Job ->
The lines to extract begin at the one containing "Is the point at 449,201" and run to the end of the listing; set them down exactly and alone.

-- begin Items --

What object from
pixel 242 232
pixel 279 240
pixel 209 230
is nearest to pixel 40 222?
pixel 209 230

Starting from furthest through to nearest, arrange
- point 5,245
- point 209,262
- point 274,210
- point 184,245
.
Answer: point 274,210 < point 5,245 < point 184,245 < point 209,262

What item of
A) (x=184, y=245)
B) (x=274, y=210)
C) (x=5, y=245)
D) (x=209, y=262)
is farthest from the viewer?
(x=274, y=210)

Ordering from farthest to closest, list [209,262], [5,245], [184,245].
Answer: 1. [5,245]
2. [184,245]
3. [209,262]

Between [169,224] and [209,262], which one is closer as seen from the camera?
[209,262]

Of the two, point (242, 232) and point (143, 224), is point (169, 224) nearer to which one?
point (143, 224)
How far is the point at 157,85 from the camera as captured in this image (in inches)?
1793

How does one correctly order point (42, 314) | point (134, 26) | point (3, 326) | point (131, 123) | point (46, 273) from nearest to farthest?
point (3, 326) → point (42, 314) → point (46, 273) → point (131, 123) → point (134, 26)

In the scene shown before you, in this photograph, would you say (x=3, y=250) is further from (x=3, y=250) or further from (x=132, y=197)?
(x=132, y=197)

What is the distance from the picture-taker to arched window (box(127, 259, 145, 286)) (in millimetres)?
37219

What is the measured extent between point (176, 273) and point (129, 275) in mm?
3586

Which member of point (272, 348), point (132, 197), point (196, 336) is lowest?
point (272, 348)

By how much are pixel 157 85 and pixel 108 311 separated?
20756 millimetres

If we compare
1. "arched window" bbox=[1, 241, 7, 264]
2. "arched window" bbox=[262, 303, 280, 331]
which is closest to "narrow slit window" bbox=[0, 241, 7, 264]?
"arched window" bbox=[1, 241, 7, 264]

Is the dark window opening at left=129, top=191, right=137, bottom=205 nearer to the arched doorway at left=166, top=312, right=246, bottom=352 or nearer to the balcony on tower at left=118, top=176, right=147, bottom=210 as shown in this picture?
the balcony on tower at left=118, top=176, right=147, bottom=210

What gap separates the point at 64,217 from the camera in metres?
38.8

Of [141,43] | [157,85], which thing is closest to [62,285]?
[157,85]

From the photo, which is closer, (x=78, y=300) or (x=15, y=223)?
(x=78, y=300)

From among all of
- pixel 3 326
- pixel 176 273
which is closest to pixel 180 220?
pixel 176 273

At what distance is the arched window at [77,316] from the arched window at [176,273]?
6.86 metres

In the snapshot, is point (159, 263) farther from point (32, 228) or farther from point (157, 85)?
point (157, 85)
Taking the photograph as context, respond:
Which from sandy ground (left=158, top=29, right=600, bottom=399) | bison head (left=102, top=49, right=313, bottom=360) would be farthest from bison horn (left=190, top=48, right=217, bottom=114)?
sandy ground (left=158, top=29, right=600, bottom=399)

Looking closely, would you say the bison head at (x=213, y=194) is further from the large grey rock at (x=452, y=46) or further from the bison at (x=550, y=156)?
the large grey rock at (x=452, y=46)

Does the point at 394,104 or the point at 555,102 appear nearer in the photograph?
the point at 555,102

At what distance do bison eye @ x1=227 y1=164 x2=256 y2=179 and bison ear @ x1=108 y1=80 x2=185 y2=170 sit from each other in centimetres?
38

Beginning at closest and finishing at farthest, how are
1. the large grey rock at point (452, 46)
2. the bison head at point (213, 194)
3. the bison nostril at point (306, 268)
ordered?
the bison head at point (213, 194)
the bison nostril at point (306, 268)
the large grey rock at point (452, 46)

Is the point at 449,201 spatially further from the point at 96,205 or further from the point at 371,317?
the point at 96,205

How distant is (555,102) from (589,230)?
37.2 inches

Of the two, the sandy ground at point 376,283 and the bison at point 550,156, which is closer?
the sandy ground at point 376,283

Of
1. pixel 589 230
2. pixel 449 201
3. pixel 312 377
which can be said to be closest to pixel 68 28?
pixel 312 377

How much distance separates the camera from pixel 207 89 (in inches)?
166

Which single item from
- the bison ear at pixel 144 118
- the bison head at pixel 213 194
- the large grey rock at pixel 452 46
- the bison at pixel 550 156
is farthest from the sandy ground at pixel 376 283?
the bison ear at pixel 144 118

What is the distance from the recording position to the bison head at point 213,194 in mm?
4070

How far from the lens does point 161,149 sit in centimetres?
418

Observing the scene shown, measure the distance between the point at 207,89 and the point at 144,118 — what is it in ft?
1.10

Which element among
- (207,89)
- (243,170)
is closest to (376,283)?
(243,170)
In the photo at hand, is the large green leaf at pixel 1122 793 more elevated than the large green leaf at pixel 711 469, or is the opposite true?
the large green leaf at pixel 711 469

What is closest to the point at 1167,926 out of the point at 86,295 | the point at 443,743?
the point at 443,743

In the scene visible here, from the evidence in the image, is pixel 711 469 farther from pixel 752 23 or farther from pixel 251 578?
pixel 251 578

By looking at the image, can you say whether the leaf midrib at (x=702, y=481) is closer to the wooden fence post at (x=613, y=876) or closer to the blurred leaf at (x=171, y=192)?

-- end Items --

Result ->
Is the point at 449,201 spatially further from the point at 96,205 or further from the point at 371,317?
the point at 96,205

How distant is (555,102) from (589,230)?
37.2 inches

Of the two, the sandy ground at point 376,283 and the bison at point 550,156, which is closer?
the sandy ground at point 376,283

Of
1. pixel 589 230
2. pixel 449 201
3. pixel 312 377
which can be said to be closest to pixel 68 28?
pixel 312 377

How much distance separates the camera from pixel 207 89 (in inches)?
166

Which single item from
- the bison ear at pixel 144 118
- the bison head at pixel 213 194
- the large grey rock at pixel 452 46
- the bison at pixel 550 156
is farthest from the sandy ground at pixel 376 283?
the bison ear at pixel 144 118

What is the distance from the recording position to the bison head at point 213,194 in mm?
4070

How far from the lens does point 161,149 sit in centimetres?
418

Observing the scene shown, measure the distance between the point at 207,89 and the point at 144,118 — what is it in ft?
1.10

Which element among
- (207,89)
- (243,170)
is closest to (376,283)?
(243,170)
In the photo at hand, is the large green leaf at pixel 1122 793 more elevated than the large green leaf at pixel 711 469, or is the opposite true?
the large green leaf at pixel 711 469

What is closest to the point at 1167,926 out of the point at 86,295 | the point at 443,743?
the point at 443,743

In the scene visible here, from the evidence in the image, is pixel 711 469 farther from pixel 752 23 or farther from pixel 251 578?
pixel 251 578

By looking at the image, can you say whether the leaf midrib at (x=702, y=481) is closer to the wooden fence post at (x=613, y=876) or closer to the blurred leaf at (x=171, y=192)?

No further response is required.